Görevler —
[a] Risale-i Nur yazısına göre Risale-i Nur'un mesleğindeki en önemli esas nedir?
[b] Risale-i Nur yazısında "Zaten Risale-i Nur'un" ile başlayıp "talebeler içine girsinler." ile biten kısmı yeniden yazın, ama "bu havalide" yerine "bu bölgede" koyun.
[c] Risale-i Nur yazısını son cümlesinden sonra sürdürün.

Okunacak Metin —
================================

7- Birden İhtar Edilen Bir Mesele

NuSReT

Aktif Üyemiz
Cenab-ı Hakka yüz binler şükür olsun. Risale-i Nur'un tamam kıymetini, o köyün mübarek valideleri, hanımları tamam anlamışlar. O mübarek hanımların, kıymettar ve halis ahiret hemşirelerimin, Risale-i Nur'un intişarına gösterdikleri fedakarlık, beni ve bizi kemal-i sürurdan ağlattırdı.
Zaten Risale-i Nur'un mesleğindeki en mühim bir esası şefkat olduğundan ve şefkat madenleri de hanımlar olduğundan, çoktan beri beklerdim ki, kadınlar âleminde Risale-i Nur'un mahiyeti anlaşılsın.
Elhamdü lillâh, bu havalide de, bu yakında erkeklerden ziyade bir iştiyak ve faaliyetle buradaki hanımlar tam çalışıyorlar, Savlı mübareklerin hemşireleri olduklarını gösteriyorlar. Bu iki tezahür bu zamanda bir fa'l-i hayırdır ki, o şefkat madenlerinde Risale-i Nur parlayacak, fütuhat yapacak.
Hem Sav Köyünün bahadır çobanları torbalarında Risale-i Nur'u yazmak için taşımaları, aynı oradaki hanımların fedakarlıkları gibi, bu havalide gayet tesirli bir medar-ı teşvik olacak. O hanımların ve o çobanların hususi isimlerini bilmek arzu ediyoruz; ta hususi isimleriyle has talebeler içine girsinler.

================================

Veri Listesi —
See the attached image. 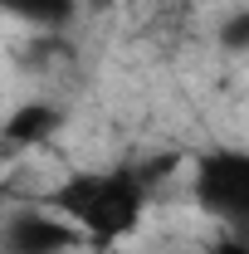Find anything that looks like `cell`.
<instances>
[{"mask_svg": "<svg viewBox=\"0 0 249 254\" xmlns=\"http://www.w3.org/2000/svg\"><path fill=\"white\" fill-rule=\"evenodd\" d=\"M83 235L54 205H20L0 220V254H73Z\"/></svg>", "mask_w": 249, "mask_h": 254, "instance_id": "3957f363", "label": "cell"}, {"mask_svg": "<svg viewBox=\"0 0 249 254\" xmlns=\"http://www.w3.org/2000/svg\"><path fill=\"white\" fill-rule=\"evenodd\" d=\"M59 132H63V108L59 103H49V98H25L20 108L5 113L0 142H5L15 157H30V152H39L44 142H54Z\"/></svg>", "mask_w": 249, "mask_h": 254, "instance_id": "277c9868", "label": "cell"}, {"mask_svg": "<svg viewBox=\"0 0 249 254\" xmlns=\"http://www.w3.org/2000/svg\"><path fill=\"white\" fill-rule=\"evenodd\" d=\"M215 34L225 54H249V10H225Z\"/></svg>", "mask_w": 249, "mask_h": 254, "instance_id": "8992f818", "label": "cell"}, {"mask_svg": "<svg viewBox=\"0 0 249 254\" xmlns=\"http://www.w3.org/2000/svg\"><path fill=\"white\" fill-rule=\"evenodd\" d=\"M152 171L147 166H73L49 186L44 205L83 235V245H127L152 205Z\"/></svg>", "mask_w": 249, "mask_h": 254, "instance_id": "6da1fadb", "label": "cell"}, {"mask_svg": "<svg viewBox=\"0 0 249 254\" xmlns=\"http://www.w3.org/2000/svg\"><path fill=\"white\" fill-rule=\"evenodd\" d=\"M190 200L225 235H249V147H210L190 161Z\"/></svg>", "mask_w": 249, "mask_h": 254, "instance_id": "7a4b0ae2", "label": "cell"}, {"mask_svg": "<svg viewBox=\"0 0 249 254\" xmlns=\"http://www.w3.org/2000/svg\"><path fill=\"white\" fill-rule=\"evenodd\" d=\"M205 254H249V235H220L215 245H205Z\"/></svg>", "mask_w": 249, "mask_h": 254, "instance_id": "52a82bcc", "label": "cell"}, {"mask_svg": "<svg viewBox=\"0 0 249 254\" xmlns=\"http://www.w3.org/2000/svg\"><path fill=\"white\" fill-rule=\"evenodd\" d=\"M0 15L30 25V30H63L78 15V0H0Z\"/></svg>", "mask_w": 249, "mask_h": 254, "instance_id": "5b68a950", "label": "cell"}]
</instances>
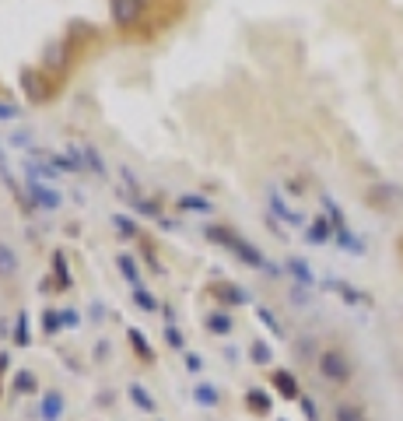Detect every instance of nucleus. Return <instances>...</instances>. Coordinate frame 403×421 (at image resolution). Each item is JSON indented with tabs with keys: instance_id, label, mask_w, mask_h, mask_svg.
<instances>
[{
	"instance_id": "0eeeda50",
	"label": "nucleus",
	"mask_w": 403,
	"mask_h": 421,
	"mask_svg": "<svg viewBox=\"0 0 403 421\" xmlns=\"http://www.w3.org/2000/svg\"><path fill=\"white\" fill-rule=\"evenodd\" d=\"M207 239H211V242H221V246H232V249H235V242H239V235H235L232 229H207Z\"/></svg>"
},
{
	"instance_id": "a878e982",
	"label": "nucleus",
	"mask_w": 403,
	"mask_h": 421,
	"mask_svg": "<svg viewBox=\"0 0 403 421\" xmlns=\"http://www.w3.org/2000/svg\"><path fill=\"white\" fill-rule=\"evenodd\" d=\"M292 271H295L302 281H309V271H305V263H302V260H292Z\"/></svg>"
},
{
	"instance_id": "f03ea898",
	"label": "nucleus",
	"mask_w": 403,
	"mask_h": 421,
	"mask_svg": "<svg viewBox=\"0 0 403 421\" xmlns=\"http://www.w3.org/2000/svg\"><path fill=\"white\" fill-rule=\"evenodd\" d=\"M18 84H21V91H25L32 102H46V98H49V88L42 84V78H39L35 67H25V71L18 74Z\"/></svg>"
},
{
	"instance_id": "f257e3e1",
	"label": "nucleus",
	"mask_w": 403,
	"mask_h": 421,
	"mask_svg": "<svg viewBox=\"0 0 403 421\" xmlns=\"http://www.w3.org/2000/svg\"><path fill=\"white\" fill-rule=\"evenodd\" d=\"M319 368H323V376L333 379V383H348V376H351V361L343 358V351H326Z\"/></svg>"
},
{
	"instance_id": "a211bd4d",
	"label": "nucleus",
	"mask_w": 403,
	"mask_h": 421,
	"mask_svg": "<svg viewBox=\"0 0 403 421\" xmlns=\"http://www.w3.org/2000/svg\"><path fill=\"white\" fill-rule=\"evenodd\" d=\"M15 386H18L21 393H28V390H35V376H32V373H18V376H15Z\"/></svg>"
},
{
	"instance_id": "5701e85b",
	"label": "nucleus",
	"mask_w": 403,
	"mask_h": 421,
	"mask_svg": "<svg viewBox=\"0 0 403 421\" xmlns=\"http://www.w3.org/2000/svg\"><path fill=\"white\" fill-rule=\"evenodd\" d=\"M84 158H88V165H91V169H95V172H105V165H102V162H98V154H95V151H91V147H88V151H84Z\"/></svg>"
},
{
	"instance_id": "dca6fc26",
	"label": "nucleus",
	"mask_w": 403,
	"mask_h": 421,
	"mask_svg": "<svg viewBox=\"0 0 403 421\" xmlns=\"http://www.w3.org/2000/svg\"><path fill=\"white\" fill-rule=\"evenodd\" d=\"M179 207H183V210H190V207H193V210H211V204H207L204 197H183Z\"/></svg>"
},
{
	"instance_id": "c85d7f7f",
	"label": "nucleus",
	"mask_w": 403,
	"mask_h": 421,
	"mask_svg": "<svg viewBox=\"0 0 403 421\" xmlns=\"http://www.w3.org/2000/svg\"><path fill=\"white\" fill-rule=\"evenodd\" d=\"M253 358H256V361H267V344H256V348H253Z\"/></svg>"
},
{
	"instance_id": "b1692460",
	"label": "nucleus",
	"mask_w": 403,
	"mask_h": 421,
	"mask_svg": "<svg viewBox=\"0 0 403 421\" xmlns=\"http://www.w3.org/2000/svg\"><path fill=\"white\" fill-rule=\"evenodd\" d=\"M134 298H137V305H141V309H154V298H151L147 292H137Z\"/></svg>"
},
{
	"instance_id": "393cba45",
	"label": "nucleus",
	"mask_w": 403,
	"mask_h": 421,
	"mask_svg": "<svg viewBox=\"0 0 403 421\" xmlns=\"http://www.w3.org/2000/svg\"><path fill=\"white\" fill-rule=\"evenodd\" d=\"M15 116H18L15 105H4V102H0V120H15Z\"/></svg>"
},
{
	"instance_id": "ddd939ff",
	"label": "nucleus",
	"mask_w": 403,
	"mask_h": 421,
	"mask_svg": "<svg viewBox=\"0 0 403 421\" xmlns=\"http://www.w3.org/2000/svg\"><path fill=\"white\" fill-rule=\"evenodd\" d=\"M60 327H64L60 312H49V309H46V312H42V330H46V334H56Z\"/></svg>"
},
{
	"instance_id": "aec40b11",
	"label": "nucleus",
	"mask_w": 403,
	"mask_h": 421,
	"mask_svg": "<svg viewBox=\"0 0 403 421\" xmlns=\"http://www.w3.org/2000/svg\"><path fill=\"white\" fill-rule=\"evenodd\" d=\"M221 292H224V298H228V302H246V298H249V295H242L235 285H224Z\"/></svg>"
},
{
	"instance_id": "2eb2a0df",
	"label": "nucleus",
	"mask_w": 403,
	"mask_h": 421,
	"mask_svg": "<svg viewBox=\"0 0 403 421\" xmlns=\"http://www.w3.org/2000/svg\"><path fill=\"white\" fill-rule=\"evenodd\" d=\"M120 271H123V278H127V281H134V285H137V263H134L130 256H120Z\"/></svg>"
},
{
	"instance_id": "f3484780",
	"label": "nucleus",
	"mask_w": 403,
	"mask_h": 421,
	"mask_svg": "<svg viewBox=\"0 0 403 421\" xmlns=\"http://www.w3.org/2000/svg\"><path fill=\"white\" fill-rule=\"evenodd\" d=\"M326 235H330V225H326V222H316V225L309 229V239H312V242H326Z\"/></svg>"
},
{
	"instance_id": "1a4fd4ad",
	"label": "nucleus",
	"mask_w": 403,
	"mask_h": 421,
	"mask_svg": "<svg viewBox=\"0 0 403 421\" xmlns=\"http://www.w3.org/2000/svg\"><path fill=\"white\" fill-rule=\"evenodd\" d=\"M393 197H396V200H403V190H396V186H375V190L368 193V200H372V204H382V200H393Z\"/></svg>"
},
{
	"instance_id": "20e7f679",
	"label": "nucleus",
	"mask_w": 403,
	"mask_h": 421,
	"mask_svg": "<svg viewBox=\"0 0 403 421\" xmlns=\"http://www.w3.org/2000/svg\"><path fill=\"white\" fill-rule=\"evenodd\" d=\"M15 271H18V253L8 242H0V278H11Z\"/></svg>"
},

================================

Görev Yanıtları —
[a] Şefkat.

[b]
Zaten Risale-i Nur'un mesleğindeki en mühim bir esası şefkat olduğundan ve şefkat madenleri de hanımlar olduğundan, çoktan beri beklerdim ki, kadınlar âleminde Risale-i Nur'un mahiyeti anlaşılsın.
Elhamdü lillâh, bu bölgede de, bu yakında erkeklerden ziyade bir iştiyak ve faaliyetle buradaki hanımlar tam çalışıyorlar, Savlı mübareklerin hemşireleri olduklarını gösteriyorlar. Bu iki tezahür bu zamanda bir fa'l-i hayırdır ki, o şefkat madenlerinde Risale-i Nur parlayacak, fütuhat yapacak.
Hem Sav Köyünün bahadır çobanları torbalarında Risale-i Nur'u yazmak için taşımaları, aynı oradaki hanımların fedakarlıkları gibi, bu bölgede gayet tesirli bir medar-ı teşvik olacak. O hanımların ve o çobanların hususi isimlerini bilmek arzu ediyoruz; ta hususi isimleriyle has talebeler içine girsinler.

[c]
Kâtip Osman'ın hakikatli rüyası, elhak, büyük bir hakikate işaret veriyor; çok mübarek ve müjdelidir. Rüşdü'nün rüyasında, Peygamberimizin (a.s.m.) emriyle Hazret-i Sıddık (r.a.) minberde Yirmi Dokuzuncu Sözü hutbesinde göstermesi gibi, o gökten inen hûrîye de lâhikayı hutbe olarak okuması, Risale-i Nur'un makbuliyetine güzel bir işarettir.

• • •

Aziz, sıddık kardeşlerim,
Lâtif ve mânidar ve beşaretli iki hadiseyi beyan ediyorum.
Birincisi: Meyusâne bir hatıradan müjdeli bir ihtar:
Bugünlerde hatırıma geldi ki, hayat-ı içtimaiyeye giren hangi şeye temas etse, ekseriyetle günahlara maruz kalıyor. Her cihette günahlar serbestçe insanı sarıyorlar. "Bu kadar günahlara karşı insanın hususi ibadet ve takvâsı nasıl mukabele edebilir?" diye meyusâne düşündüm.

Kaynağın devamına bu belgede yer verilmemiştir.